It took five years for the makers of The Meg to make it unsafe to go back in the water, and for them to convince Jason Statham — a former pro diver — to go swimming with sharks again. I and many others can’t help but wonder if, in that time, they spent it wisely and made an effort at crafting a story as good as possible.

Jason Statham as Jonas Taylor in Meg 2: The Trench (2022), Warner Bros. Pictures

All they had to do was keep their hook in the same spot long enough for the muse to bite, and maybe the nets would overflow with ideas and ticket sales. Things didn’t quite turn out that way. Meg 2: The Trench is short on fresh ideas, but they have more than enough to throw at the screen to meet expectations.

Just to be clear, I don’t plan on judging the film based on who funded it or if that party (pun is accidental but noted) is taking a cut of the proceeds. If you don’t want to spend money on this for those reasons, there’s nothing wrong with that. It’s up to you. I’m focused on Meg 2 as product — maybe art — and nothing more.

========

§ **Exercise objective**
Carry on the review of Meg 2: The Trench above, starting right after its final sentence.

§ **Material provided**
========

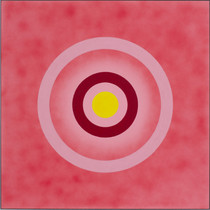 M808 (USA) Kenneth Norland (Kenneth Noland) abstract painting web gallery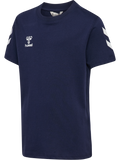 hummel Youth Go 2.0 Chevron Short Sleeve T-Shirt-1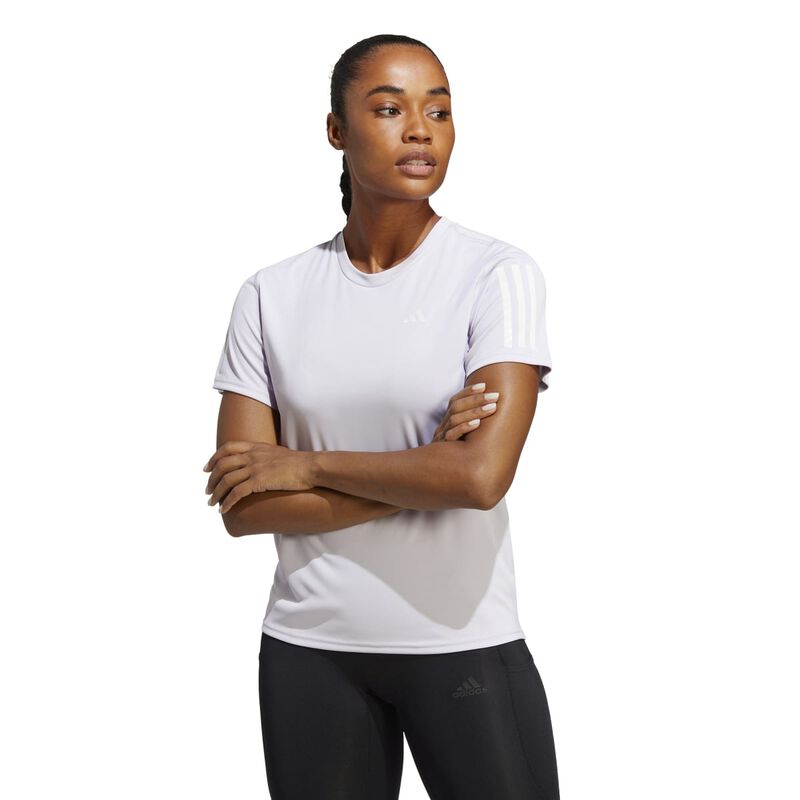 adidas Women's Own The Run Tee image number 2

========

§ **Result**
Fishing for Plot

Jonas Taylor (Statham) is out of retirement and acting as an ecowarrior busting illegal dumping in international waters. His cohorts and benefactors remain the same and he also helps them explore the uncharted depths of the Marianas Trench (hence the title) where the first Megs were found. They’ve had 26 dives without incident, so what could go wrong on the next one?

Everything — as you might expect. If it wasn’t bad enough that a megalodon held in captivity by his buddy Jiuming (Wu Jing) — brother of Li Bingbing’s character (deceased as of this sequel)—  escaped, or that Jiuming’s niece MeiYing (the returning Sophia Cai), a surrogate daughter to Jonas, stows away on the dive, the expedition is left stranded by sabotage.

Jing Wu as Jiuming Zhang in Meg 2: The Trench (2023), Warner Bros. Pictures

All the deep-sea-thriller and disaster movie tropes follow — from the deadly battle with prehistoric predators in the dark to shark attacks on practically everything. The sharks also serve as a convenient deus ex machina for villains built up as serious threats, for instance, when they’re eaten just like that. Don’t hope for other forms of payoff or closure.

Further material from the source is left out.